Does anyone know the context of this?
Here is the transcript of his interview in which he brags about being the best in the world in carbon emission reductions and being applauded for it as well as receiving praise from others. Seems like a lot of self aggrandisement to me with nothing to back it up.
Are his claims correct?
Seems to me that we need to change the way we talk about emissions. Currently we describe carbon dioxide emissions in terms of ‘nations’ which is somewhat misleading. I suspect that most Australians believe that ‘China’ is a big emitter which, while true when taken as a whole, masks what the average Chinese citizen is responsible for.
Australia as a ‘nation’ isn’t a particularly big emitter but when the per capita figure becomes the focus we find the average Australian citizen emits at least four times that of a Chinese citizen.
If significant change is to occur, each and every person must be aware of their contribution to the ‘pollution’ problem and held accountable. The language used needs modification. The per capita figure should be the ‘common sense’ metric.
The following article goes some way to answering your question.
It shows that, by 2012, the EU committed to reducing emissions by 8%, New Zealand agreed to a 0% increase, whereas we committed to keeping within an 8% INCREASE.
Australia also made a 2020 emissions reduction promise to strengthen its target to -15% or -25%, but this “never came to anything”.

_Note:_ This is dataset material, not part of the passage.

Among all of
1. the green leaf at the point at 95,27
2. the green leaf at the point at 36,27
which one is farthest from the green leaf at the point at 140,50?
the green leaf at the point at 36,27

Maybe what he is claiming credit for, is results previous governments. After all, DA hasn’t been that long in operation. Some CEF is still in play.
We do know the decrease in used of brown coal has been reversed. I suspect closed coal power generators have reopened.
I find Greg Hunts claims very hard to believe.
The downward trajectory in Australia’s electricity sector emissions, achieved before and during the brief existence of the carbon pricing scheme, has effectively been reversed under the Abbott government, a new report has found, as the nation’s coal-fired generators power up to meet increasing consumer demand.
The increase in coal fired power generation can be attributed to the removal of carbon pricing and the ridiculously low prices being paid for power exported to the grid from new solar installations is a major factor. In Victoria we pay around 30 cents per kwh and receive 6 cents per kwh for solar exports so the number of new solar installations is much lower than increases in demand. I find it very hard to understand how it is justified to charge 30 cents per kwh when the wholesale price of power is 6 cents, that is a 500% mark-up.
The latest Pitt and Sherry CEDEX Report (figure 1) shows a steady decline in emissions from electricity generation of about 17% from June 09 to June 14, and then a steady increase of about 4% from June 14 to the end of October this year. What changed in June 2014, and when do we suppose the new system of the LNP will start to impact on this? Any clues?
Sorry, meant to add the link: http://www.pittsh.com.au/assets/files/Cedex/CEDEX%20Electricity%20update%20Nov%202015.pdf
Grog krunt just now trying to baffle with bull. Bamboozled himself. And this is what will represent us?